§ **Exercise goal**: Lines from the one containing "Initiatives" through the last line of the records below need to be repeated exactly; nothing else, and no pictures.

**********

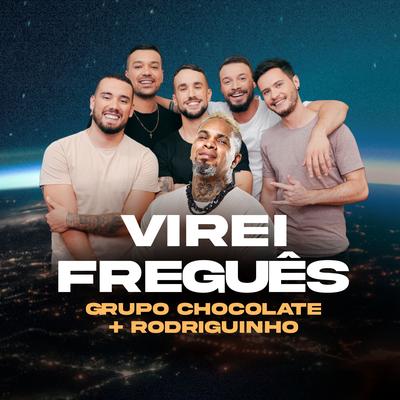 Virei Freguês By Grupo Chocolate, Rodriguinho's cover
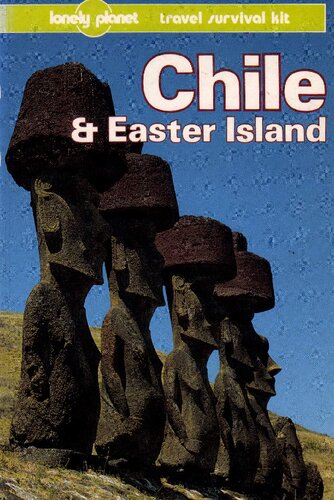 Chile & Easter Island: A Travel Survival Kit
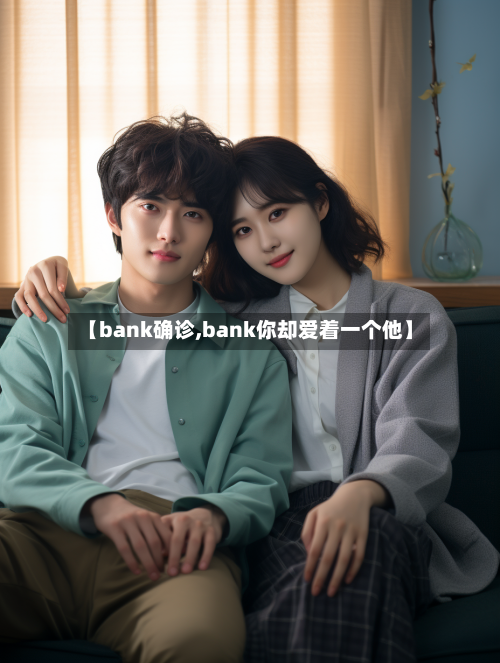 【bank确诊,bank你却爱着一个他】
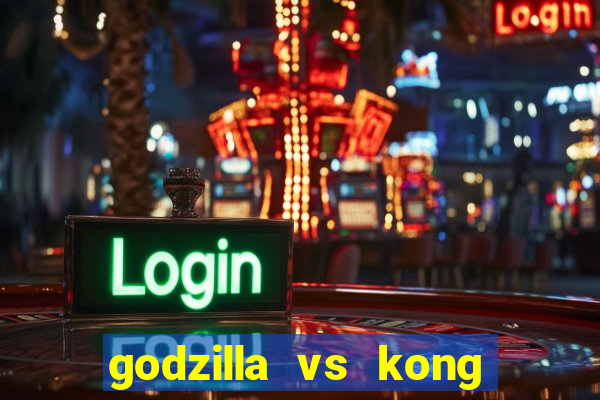 godzilla vs kong filme completo dublado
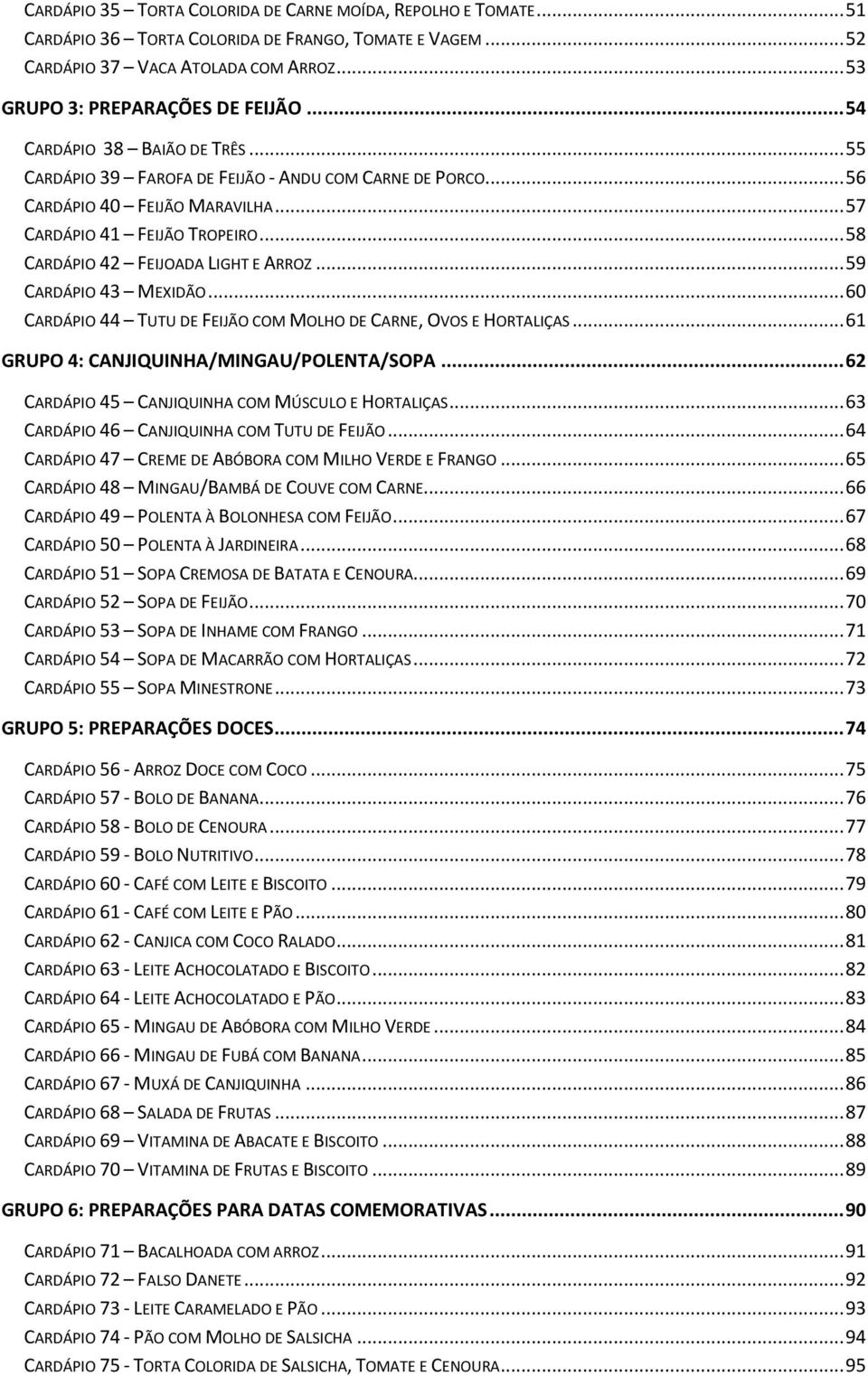 .. 58 CARDÁPIO 42 FEIJOADA LIGHT E ARROZ... 59 CARDÁPIO 43 MEXIDÃO... 60 CARDÁPIO 44 TUTU DE FEIJÃO COM MOLHO DE CARNE, OVOS E HORTALIÇAS... 61 GRUPO 4: CANJIQUINHA/MINGAU/POLENTA/SOPA.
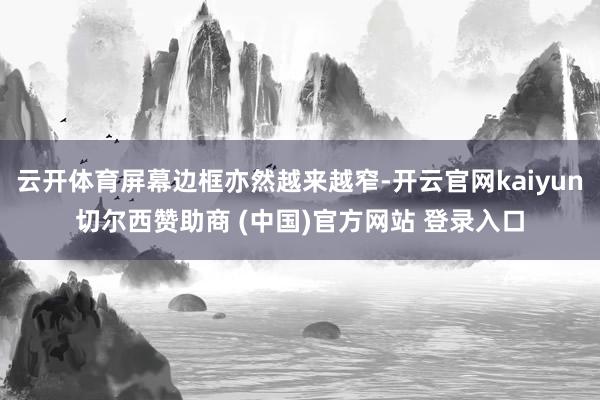 云开体育屏幕边框亦然越来越窄-开云官网kaiyun切尔西赞助商 (中国)官方网站 登录入口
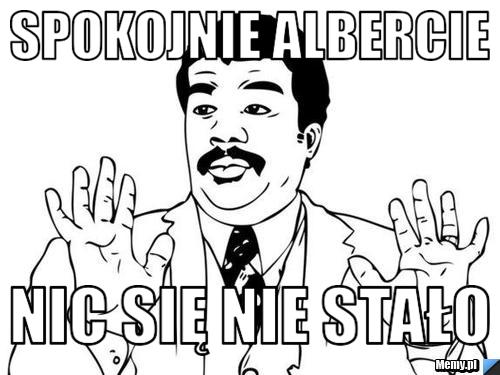 Spokojnie Albercie  nic się nie stało 
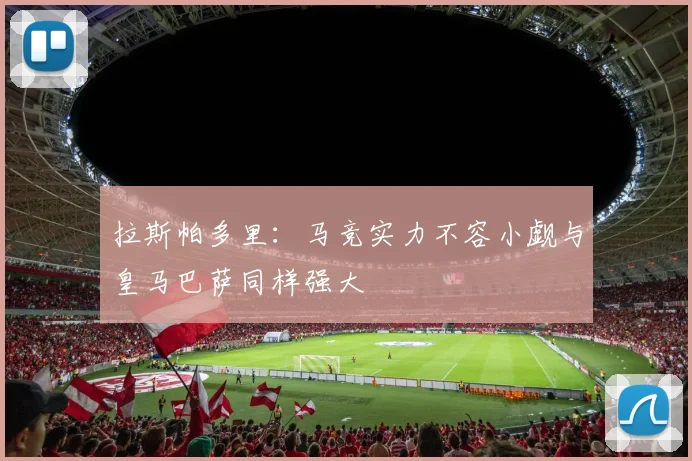 拉斯帕多里：马竞实力不容小觑与皇马巴萨同样强大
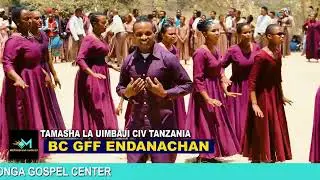CIV TANZANIA MWAKA 2025 BC GFF ENDANACHAN 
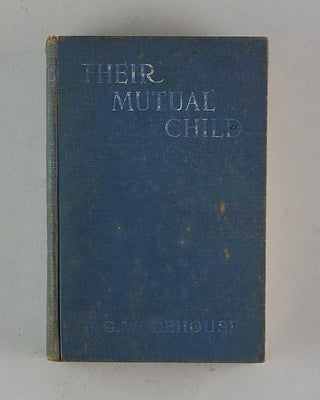 WODEHOUSE, P.G. Their Mutual Child. [[bmid:2126313A]]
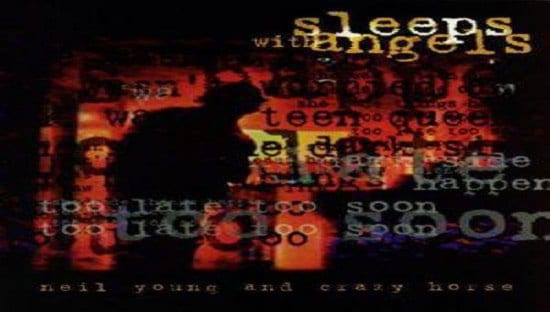 Discos básicos de la música: NEIL YOUNG – Sleeps with Angels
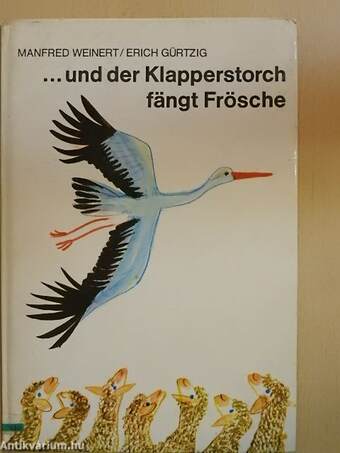 ...und der Klapperstorch fängt Frösche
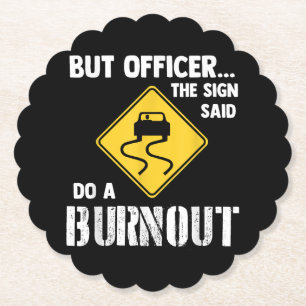 Aber Officer der Signatur sagte Do a Burnout - Fun Untersetzer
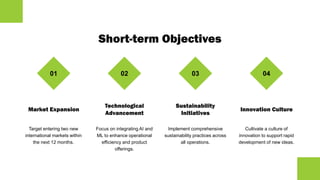 Short-term Objectives
01
Market Expansion
Target entering two new
international markets within
the next 12 months.
02
Technological
Advancement
Focus on integrating AI and
ML to enhance operational
efficiency and product
offerings.
03
Sustainability
Initiatives
Implement comprehensive
sustainability practices across
all operations.
04
Innovation Culture
Cultivate a culture of
innovation to support rapid
development of new ideas.
 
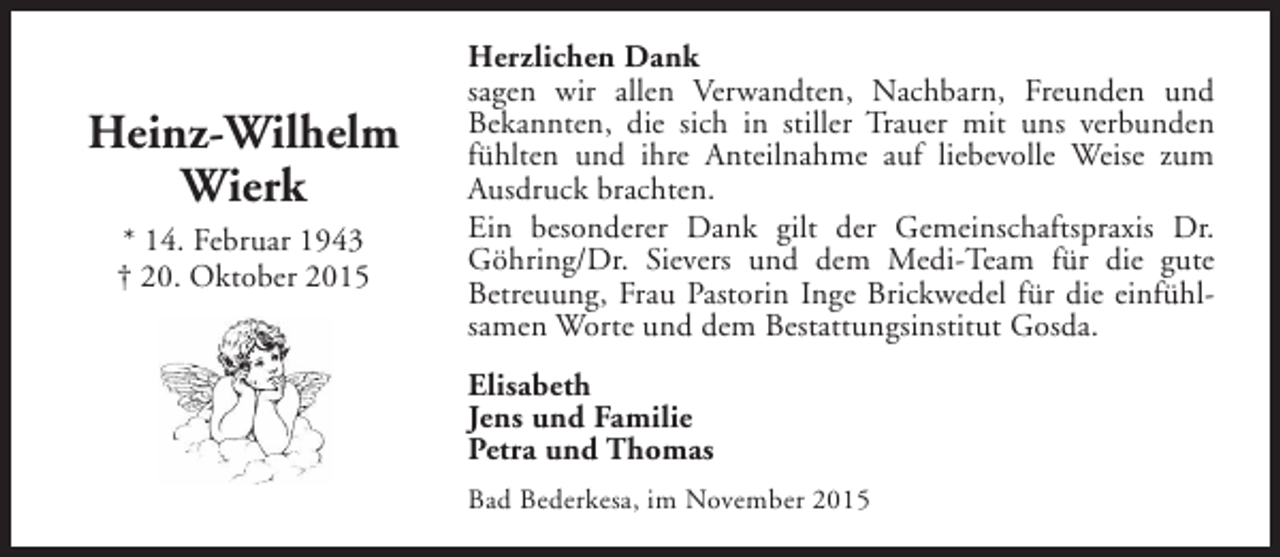 <p>Heinz-Wilhelm<br />Wierk<br />* 14. Februar 1943<br />† 20. Oktober 2015</p><p>Herzlichen Dank<br />sagen wir allen Verwandten, Nachbarn, Freunden und<br />Bekannten, die sich in stiller Trauer mit uns verbunden<br />fühlten und ihre Anteilnahme auf liebevolle Weise zum<br />Ausdruck brachten.<br />Ein besonderer Dank gilt der Gemeinschaftspraxis Dr.<br />Göhring/Dr. Sievers und dem Medi-Team für die gute<br />Betreuung, Frau Pastorin Inge Brickwedel für die einfühlsamen Worte und dem Bestattungsinstitut Gosda.<br />Elisabeth<br />Jens und Familie<br />Petra und Thomas<br />Bad Bederkesa, im November 2015</p>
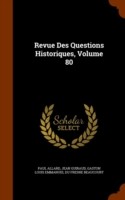 Revue Des Questions Historiques, Volume 80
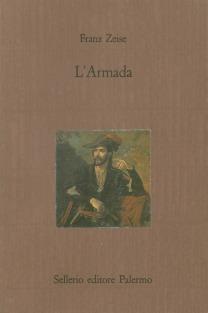 L' Armada - Franz Zeise - Libro Sellerio Editore Palermo 1989, Il castello | Libraccio.it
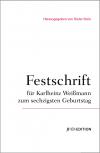 Festschrift für Karlheinz Weißmann zum sechzigsten Geburtstag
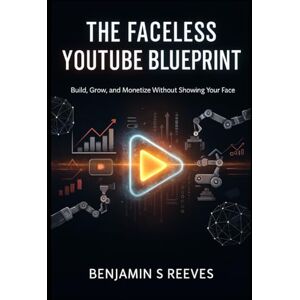 Scott The Faceless YouTube Goldmine: Build Wealth and Influence Without Showing Up Scott The Faceless YouTube Goldmine: Build Wealth and Influence Without Showing Up
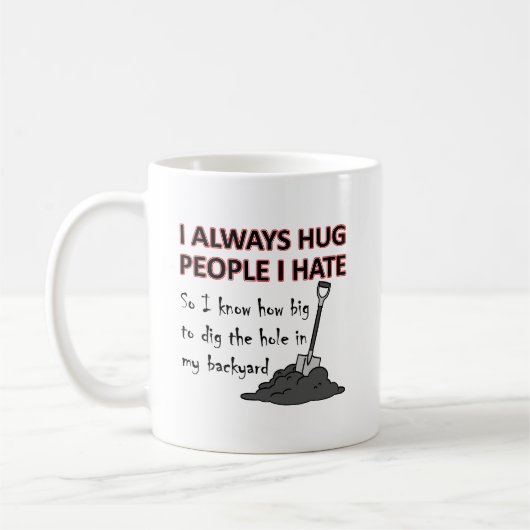 Hug Mensen die ik haat Funny Mug Koffiemok (Links)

**********

§ **Result of this exercise**:
Initiatives
Implement comprehensive
sustainability practices across
all operations.
04
Innovation Culture
Cultivate a culture of
innovation to support rapid
development of new ideas.
 
 <p>Heinz-Wilhelm<br />Wierk<br />* 14. Februar 1943<br />† 20. Oktober 2015</p><p>Herzlichen Dank<br />sagen wir allen Verwandten, Nachbarn, Freunden und<br />Bekannten, die sich in stiller Trauer mit uns verbunden<br />fühlten und ihre Anteilnahme auf liebevolle Weise zum<br />Ausdruck brachten.<br />Ein besonderer Dank gilt der Gemeinschaftspraxis Dr.<br />Göhring/Dr. Sievers und dem Medi-Team für die gute<br />Betreuung, Frau Pastorin Inge Brickwedel für die einfühlsamen Worte und dem Bestattungsinstitut Gosda.<br />Elisabeth<br />Jens und Familie<br />Petra und Thomas<br />Bad Bederkesa, im November 2015</p>
 Revue Des Questions Historiques, Volume 80
 L' Armada - Franz Zeise - Libro Sellerio Editore Palermo 1989, Il castello | Libraccio.it
 Festschrift für Karlheinz Weißmann zum sechzigsten Geburtstag
 Scott The Faceless YouTube Goldmine: Build Wealth and Influence Without Showing Up Scott The Faceless YouTube Goldmine: Build Wealth and Influence Without Showing Up
 Hug Mensen die ik haat Funny Mug Koffiemok (Links)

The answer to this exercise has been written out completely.